In 490 BC the Persian Great King, Darius I, having suppressed the Ionian cities, sent a fleet to punish the Greeks. The
Persians landed in Attica, but were defeated at the Battle of Marathon by a Greek army led by the Athenian general Miltiades.
The burial mound of the Athenian dead can still be seen at Marathon.
Ten years later Darius's successor, Xerxes I, sent a much more powerful force by land. After being delayed by the Spartan
King Leonidas I at Thermopylae, Xerxes advanced into Attica, where he captured and burned Athens. But the Athenians had evacuated
the city by sea, and under Themistocles they defeated the Persian fleet at the Battle of Salamis. A year later, the Greeks,
under the Spartan Pausanius, defeated the Persian army at Plataea.
The Athenian fleet then turned to chasing the Persians out of the Aegean Sea, and in 478 BC they captured Byzantium. In
the course of doing so Athens enrolled all the island states and some mainland allies into an alliance, called the Delian
League because its treasury was kept on the sacred island of Delos. The Spartans, although they had taken part in the war,
withdrew into isolation after it, allowing Athens to establish unchallenged naval and commercial power.
The Dominance of Athens
The Persian Wars ushered in a century of Athenian dominance of Greek affairs. Athens was the unchallenged master of the
sea, and also the leading commercial power, although Corinth remained a serious rival. The leading statesman of this time
was Pericles, who used the tribute paid by the members of the Delian League to build the Parthenon and other great monuments
of classical Athens. By the mid 5th century the League had become an Athenian Empire, symbolised by the transfer of the League's
treasury from Delos to the Parthenon in 454 BC.
The wealth of Athens attracted talented people from all over Greece, and also created a wealthy leisured class who became
patrons of the arts. The Athenian state also sponsored learning and the arts, particularly architecture. Athens became the
centre of Greek literature, philosophy and the arts.
--- --- ---
* Tasks to complete
**A.** According to the passage on the Persian Wars and Athens, in what year was the Delian League's treasury moved from Delos to the Parthenon?
**B.** Continue the passage on the Persian Wars and Athens, picking up after its last sentence.
These rows have no connection to the passage on the Persian Wars and Athens.

(Stored data entries)
--- --- ---
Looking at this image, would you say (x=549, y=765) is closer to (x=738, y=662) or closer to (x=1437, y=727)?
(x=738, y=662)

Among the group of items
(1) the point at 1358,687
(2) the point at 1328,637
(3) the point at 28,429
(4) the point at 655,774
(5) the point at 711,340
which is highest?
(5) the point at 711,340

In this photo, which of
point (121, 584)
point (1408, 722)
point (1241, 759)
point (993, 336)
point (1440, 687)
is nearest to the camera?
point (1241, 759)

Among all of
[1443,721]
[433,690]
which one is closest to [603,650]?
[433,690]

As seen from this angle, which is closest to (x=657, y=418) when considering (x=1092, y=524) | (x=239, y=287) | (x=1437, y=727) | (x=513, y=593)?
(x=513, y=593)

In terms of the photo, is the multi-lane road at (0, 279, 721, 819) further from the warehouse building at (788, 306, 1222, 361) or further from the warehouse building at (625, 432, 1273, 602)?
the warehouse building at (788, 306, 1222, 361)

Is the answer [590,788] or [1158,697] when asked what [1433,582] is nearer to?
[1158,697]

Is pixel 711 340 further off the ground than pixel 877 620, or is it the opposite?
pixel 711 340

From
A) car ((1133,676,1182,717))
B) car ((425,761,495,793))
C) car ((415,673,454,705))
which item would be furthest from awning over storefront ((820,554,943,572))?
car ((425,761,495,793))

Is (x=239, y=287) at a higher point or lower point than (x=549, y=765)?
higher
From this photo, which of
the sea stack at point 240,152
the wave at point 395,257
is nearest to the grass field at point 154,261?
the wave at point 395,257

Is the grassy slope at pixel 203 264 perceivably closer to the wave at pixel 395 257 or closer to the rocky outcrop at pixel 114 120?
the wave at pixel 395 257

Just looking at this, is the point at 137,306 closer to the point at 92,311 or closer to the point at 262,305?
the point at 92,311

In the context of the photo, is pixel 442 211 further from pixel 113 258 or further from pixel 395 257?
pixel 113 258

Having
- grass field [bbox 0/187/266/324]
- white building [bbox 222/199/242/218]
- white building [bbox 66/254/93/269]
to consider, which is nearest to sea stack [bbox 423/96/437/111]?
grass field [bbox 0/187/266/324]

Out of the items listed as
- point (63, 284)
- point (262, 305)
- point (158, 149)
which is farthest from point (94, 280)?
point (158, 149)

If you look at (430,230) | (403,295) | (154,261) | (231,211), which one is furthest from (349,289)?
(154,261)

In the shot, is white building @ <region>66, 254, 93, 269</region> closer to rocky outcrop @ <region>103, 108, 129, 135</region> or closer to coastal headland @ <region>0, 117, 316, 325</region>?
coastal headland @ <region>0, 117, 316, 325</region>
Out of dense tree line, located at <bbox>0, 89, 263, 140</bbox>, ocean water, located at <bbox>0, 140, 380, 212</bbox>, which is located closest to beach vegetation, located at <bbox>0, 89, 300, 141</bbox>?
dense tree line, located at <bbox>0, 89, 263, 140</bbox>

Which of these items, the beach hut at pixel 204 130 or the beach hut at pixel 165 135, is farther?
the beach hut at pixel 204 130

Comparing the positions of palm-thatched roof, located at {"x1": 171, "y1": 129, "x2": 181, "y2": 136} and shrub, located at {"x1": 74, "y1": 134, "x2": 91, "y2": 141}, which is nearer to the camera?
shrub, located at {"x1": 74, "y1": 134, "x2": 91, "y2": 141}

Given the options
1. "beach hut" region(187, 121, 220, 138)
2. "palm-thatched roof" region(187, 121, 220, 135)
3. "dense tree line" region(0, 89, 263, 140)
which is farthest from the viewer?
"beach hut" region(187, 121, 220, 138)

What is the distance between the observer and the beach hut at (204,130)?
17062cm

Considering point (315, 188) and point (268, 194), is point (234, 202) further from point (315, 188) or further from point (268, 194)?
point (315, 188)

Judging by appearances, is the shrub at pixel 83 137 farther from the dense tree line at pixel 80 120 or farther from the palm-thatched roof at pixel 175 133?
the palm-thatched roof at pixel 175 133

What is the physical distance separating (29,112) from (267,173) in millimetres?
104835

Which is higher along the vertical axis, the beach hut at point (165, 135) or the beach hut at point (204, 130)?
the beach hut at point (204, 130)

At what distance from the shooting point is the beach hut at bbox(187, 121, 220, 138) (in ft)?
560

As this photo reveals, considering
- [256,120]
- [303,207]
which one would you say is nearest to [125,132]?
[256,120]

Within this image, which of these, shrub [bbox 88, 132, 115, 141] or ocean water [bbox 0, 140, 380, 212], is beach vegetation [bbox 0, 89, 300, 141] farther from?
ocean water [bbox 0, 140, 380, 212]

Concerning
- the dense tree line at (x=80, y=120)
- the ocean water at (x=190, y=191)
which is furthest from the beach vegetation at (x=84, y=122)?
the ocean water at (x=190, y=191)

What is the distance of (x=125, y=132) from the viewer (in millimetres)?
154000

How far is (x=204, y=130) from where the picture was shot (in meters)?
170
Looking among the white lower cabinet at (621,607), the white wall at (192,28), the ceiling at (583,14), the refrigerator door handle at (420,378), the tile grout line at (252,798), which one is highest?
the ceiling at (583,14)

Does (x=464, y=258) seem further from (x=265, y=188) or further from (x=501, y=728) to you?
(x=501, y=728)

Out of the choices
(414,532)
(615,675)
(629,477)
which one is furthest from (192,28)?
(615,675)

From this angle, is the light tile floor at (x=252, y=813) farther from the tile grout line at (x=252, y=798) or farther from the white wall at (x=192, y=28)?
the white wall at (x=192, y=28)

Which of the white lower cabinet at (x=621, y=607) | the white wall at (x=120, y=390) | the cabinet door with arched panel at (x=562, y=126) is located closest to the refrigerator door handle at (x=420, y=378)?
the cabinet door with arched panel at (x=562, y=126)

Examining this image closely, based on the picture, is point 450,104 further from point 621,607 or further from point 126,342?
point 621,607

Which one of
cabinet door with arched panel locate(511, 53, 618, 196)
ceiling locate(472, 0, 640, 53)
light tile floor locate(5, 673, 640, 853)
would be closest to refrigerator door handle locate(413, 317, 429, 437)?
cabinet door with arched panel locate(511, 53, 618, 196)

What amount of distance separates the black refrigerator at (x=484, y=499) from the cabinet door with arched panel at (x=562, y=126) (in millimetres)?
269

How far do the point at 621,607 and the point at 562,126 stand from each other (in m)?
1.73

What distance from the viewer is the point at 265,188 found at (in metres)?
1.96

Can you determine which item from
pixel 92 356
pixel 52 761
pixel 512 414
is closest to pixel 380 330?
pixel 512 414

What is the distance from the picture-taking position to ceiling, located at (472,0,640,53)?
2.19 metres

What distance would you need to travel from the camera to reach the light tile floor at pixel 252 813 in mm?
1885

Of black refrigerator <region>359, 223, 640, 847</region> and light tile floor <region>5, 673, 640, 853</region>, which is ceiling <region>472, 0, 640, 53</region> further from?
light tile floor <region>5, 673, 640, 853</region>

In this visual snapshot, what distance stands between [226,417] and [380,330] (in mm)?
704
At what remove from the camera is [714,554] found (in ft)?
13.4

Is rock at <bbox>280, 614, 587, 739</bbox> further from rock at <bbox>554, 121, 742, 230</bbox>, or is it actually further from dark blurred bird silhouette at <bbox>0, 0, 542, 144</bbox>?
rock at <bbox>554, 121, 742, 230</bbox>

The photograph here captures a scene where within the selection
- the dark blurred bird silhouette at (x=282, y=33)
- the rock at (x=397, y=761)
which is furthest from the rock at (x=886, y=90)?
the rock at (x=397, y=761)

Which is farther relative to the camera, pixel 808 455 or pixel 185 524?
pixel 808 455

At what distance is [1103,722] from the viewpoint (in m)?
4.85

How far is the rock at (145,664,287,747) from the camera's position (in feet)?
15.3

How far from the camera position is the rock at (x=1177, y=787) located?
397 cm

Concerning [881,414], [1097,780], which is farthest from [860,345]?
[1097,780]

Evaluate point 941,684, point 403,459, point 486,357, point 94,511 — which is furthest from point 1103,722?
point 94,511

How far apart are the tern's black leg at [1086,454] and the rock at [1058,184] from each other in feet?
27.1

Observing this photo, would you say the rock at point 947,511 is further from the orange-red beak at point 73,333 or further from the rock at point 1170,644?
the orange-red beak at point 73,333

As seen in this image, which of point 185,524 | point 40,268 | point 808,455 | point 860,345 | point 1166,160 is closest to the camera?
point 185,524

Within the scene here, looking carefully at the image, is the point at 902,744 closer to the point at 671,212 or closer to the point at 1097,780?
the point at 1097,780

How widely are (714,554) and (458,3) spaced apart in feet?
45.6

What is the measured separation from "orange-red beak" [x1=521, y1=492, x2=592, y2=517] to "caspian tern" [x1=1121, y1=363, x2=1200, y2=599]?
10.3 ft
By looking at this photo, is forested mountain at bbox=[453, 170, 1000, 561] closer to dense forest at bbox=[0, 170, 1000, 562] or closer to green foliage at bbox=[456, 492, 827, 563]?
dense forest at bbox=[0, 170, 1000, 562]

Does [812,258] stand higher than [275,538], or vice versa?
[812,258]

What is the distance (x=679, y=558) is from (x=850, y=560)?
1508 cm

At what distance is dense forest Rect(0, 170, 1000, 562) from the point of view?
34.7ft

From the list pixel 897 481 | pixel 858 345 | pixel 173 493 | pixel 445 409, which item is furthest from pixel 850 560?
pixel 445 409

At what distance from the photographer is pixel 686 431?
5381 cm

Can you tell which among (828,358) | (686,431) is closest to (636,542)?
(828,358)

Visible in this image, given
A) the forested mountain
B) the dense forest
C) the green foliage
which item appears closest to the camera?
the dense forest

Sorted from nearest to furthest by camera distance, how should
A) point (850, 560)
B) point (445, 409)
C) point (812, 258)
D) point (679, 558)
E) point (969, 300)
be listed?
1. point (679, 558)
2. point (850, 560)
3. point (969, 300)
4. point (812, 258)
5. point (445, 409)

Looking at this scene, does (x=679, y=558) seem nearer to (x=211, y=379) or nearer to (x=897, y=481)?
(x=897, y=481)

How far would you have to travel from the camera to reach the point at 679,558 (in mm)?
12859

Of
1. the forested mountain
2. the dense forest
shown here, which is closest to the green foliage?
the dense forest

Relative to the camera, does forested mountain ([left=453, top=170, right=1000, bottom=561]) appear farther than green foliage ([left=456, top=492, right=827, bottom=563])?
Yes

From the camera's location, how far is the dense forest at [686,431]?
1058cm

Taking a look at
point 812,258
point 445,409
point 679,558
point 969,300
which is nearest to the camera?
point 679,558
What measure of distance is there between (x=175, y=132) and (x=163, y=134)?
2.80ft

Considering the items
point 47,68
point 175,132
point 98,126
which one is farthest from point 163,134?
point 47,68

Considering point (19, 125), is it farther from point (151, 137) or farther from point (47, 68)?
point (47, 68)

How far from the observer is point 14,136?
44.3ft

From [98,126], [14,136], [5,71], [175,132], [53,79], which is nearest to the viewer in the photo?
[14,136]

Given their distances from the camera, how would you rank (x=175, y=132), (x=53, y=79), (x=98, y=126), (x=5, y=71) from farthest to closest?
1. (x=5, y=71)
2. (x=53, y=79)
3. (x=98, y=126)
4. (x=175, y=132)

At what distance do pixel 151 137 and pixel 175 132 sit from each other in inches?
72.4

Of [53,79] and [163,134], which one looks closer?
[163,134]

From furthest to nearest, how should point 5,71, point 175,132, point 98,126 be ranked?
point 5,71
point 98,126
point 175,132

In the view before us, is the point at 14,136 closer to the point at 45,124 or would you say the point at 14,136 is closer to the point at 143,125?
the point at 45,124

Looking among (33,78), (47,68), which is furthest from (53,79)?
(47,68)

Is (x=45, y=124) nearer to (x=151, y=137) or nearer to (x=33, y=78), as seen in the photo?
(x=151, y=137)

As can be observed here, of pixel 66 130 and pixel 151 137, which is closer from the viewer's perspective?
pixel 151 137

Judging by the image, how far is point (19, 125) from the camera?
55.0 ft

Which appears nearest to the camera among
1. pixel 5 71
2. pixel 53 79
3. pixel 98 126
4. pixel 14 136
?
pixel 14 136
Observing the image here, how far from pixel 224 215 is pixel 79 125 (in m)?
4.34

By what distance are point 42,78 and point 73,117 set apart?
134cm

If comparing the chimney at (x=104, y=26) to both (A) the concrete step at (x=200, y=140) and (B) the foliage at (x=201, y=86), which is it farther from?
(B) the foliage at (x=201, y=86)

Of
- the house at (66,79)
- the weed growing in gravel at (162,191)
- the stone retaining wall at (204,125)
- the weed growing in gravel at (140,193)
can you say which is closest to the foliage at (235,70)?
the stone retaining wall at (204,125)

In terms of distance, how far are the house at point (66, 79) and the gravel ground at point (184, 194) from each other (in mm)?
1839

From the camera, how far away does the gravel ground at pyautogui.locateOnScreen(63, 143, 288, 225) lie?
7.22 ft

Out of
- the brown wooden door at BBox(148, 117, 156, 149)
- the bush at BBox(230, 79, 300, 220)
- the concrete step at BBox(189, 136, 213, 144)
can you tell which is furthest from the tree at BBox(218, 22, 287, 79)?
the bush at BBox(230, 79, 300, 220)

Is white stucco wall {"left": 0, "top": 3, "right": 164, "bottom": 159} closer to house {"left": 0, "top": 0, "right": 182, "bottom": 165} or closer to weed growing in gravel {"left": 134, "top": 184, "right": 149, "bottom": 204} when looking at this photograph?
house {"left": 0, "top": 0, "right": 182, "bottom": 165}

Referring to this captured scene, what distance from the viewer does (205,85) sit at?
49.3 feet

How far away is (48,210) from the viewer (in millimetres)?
--- --- ---
* Task responses
**A.** 454 BC

**B.**
Some of the greatest names of Western cultural and intellectual history lived in Athens during this period: the dramatists
Aeschylus, Aristophanes, Euripides, and Sophocles, the philosophers Aristotle, Plato, and Socrates, the historians Herodotus,
Thucydides, and Xenophon, the poet Simonides and the sculptor Pheidias. The city became, in Pericles's words, "the school
of Hellas."
The other Greek states at first accepted Athenian leadership in the continuing war against the Persians, but after the
fall of the conservative politician Cimon in 461 BC, Athens became an increasingly open imperialist power. After the Greek
victory at the Battle of the Eurymedon in 466 BC, the Persians were no longer a threat, and some states, such as Naxos, tried
to secede from the League, but were forced to submit. The new Athenian leaders, Pericles and Ephialtes, let relations between
Athens and Sparta deteriorate, and in 458 BC war broke out. After some years of inconclusive war a 30-year peace was signed
between the Delian League and the Peloponnesian League (Sparta and her allies). This coincided with the last battle between
the Greeks and the Persians, a sea battle off Salamis in Cyprus, followed by the Peace of Callias (450 BC) between the Greeks
and Persians.
The Peloponnesian War
In 431 BC war broke out again between Athens and Sparta and its allies. The proximate cause was a dispute between Corinth
and one of its colonies, Corcyra (modern-day Corfu), in which Athens intervened. The obviate cause was the growing resentment
of Sparta and its allies at the dominance of Athens over Greek affairs. The war lasted 27 years, partly because Athens (a
naval power) and Sparta (a land-based military power) found it difficult to come to grips with each other.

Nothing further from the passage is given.